In the spirit of New Year we thought it was a good idea to give a little insight into how hubski works and what our plans for the technical future of hubski are.
First a little history of hubski's codebase. As mk said in his State Of Hubski we started out as a clone of Hacker News which is written in Arc Lisp, Paul Graham's experimental lisp dialect. HN is a rather focused side-project with design and code decisions made for specific ends for the hacker community pg wants to see: from the text-centric, process-list-esque design to a highly simplified markdown implementation. This is the what hubski has been built on, or hacked on in some cases.
One of the main issues that comes from this is that very few other people actively work on or with Arc. There are very few libraries written in arc so that means if we want to interface with most other software we need to write our own client library. The other option is to just code it ourselves, but most of what we write would pale in comparison to other software which have had a ton of time put into them by brilliant communities.
How things work currently
When you first connect to hubski you hit nginx which handles much of our static content as well as cached content. If you aren't logged in nginx will check a redis server to see if that url has been cached, otherwise it passes it on to the application which is a monolithic app which handles everything.
All of our data is stored in files each of which is just an s-expressions What the app does is it loads some to all of the posts and comments into memory in a hashtable. At the point we're at now we can't load the entirety of our data into memory due to issues with RAM size and expensive function calls. A lot of functions - such as detecting duplicate posts when submitting, searching, or retrieving feeds - are basically map calls across this entire working set. In addition to this our working set is a bit of a memory leak because it doesn't have a way to manage its size so it just keeps growing until the we reset the app (which we do fairly often).
Plans for the future
There are a lot of things that we would like to do - things that have been asked for by the community. Ideally we would have a system setup that automatically scales to deal with traffic and that makes adding services and features in any language relatively simple.

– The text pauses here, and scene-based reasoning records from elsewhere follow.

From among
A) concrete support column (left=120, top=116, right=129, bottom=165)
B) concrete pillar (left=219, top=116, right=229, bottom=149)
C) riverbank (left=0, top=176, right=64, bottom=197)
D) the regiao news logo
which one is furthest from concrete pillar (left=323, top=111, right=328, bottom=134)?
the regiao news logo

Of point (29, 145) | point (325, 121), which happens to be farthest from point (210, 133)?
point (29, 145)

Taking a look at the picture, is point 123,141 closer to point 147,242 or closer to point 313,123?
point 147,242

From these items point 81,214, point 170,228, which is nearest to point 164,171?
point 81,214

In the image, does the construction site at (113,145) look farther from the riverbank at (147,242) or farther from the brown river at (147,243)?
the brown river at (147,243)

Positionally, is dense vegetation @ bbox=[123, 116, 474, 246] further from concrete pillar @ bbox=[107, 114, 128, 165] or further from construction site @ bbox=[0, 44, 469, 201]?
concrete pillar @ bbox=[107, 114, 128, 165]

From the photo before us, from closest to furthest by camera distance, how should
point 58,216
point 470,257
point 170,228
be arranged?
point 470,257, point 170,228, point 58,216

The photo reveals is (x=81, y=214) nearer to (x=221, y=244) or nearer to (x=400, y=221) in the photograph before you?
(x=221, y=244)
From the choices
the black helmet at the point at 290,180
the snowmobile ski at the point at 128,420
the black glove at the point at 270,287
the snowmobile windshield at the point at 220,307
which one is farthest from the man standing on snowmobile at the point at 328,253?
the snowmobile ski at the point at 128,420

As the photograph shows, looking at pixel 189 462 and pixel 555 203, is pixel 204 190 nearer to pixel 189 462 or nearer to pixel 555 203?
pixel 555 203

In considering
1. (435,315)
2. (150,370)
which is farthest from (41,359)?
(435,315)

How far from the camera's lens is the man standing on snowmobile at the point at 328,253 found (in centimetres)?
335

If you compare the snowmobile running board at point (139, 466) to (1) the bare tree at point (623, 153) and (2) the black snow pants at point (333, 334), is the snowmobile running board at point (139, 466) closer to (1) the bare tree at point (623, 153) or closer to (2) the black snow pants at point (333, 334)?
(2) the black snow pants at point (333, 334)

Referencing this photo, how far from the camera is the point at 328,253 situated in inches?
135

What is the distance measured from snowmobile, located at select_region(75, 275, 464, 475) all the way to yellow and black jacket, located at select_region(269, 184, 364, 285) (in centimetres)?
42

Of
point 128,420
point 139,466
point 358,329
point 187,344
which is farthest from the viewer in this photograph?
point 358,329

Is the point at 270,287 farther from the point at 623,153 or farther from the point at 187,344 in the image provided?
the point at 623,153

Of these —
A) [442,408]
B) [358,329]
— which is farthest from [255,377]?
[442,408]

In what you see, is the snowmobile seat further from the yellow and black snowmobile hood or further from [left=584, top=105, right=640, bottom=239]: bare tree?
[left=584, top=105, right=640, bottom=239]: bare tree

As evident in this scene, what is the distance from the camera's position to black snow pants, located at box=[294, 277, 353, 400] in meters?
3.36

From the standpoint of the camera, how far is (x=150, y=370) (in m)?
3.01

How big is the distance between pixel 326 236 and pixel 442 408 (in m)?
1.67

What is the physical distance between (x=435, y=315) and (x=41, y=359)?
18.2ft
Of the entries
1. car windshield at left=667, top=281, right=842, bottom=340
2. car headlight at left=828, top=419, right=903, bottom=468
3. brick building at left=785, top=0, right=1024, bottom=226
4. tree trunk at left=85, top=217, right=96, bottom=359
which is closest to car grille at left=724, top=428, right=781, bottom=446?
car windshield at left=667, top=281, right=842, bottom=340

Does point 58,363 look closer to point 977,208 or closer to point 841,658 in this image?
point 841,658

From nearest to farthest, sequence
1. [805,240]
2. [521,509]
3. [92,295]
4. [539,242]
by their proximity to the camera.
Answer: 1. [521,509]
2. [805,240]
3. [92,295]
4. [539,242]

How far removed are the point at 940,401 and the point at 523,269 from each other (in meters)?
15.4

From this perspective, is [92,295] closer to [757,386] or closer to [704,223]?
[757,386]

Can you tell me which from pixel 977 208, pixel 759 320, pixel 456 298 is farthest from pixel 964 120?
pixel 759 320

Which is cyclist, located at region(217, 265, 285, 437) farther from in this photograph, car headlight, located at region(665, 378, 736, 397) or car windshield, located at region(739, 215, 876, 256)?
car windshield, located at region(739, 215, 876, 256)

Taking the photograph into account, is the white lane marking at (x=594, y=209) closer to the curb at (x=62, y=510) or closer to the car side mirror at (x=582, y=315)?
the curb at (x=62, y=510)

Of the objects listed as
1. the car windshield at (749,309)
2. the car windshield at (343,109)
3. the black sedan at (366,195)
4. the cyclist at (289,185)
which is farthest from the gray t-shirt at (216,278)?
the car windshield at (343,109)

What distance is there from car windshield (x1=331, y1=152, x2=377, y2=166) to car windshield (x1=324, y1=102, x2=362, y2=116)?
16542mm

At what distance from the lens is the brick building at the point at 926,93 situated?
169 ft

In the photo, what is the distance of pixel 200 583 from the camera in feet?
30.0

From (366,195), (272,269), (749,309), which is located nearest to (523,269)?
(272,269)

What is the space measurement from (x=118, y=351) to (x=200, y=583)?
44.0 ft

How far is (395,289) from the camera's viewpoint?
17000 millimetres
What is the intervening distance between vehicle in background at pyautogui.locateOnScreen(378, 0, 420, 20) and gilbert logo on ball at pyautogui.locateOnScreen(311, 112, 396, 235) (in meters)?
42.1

One of the first steps is going to be to give hubski a proper database. Separating the database from the hubski app will be a big step towards being able to add other services. As an example this will allow us to more easily integrate mature search solutions to hubski such as Elasticsearch or Solr Right now every post has a list of words which search as its search text and we map through our working set. This of course limits us to search through only what we can store in memory which is unfortunate.
The next step will be to make hubski horizontally scalable, i.e. allow us to run multiple copies of hubski and load balance between them. One of the things that this will allow us to do is run different versions of hubski at the same (like have a beta version that beta testers can use).
What this all means
Hopefully this will give some idea of the hurdles we face when developing hubski. The ultimate goal of our work will be to make hubski's code into as much of a fertile soil as hubski is. My dream is this:
1. Have hubski run and scale on its own while having the ability to add functions and services on the fly with a plug-and-play simplicity.
2. Have a development environment which can be set up in a short amount of time so open source developers can help develop hubski or just hack away on their own.
3. Have an nice RESTful API for people who want to build things with and for hubski.
There will be a lot of questions to answer along the way such as what is an appropriate API policy to allow people to be creative (and we have a very creative community) while maintaining a long-term healthy relationship with people who choose to use it and what parts of hubski would we want to open source with what license. At the end of it all I do think that we will be in a much better place. Even for those of you who have no interest in the technical details behind hubski we will, for instance, be able to better respond to your feedback.
I'm excited for the future of hubski and I keep this goal in mind whenever I'm working. We have a lot of potential as a community and I firmly believe this will give us a firm foundation.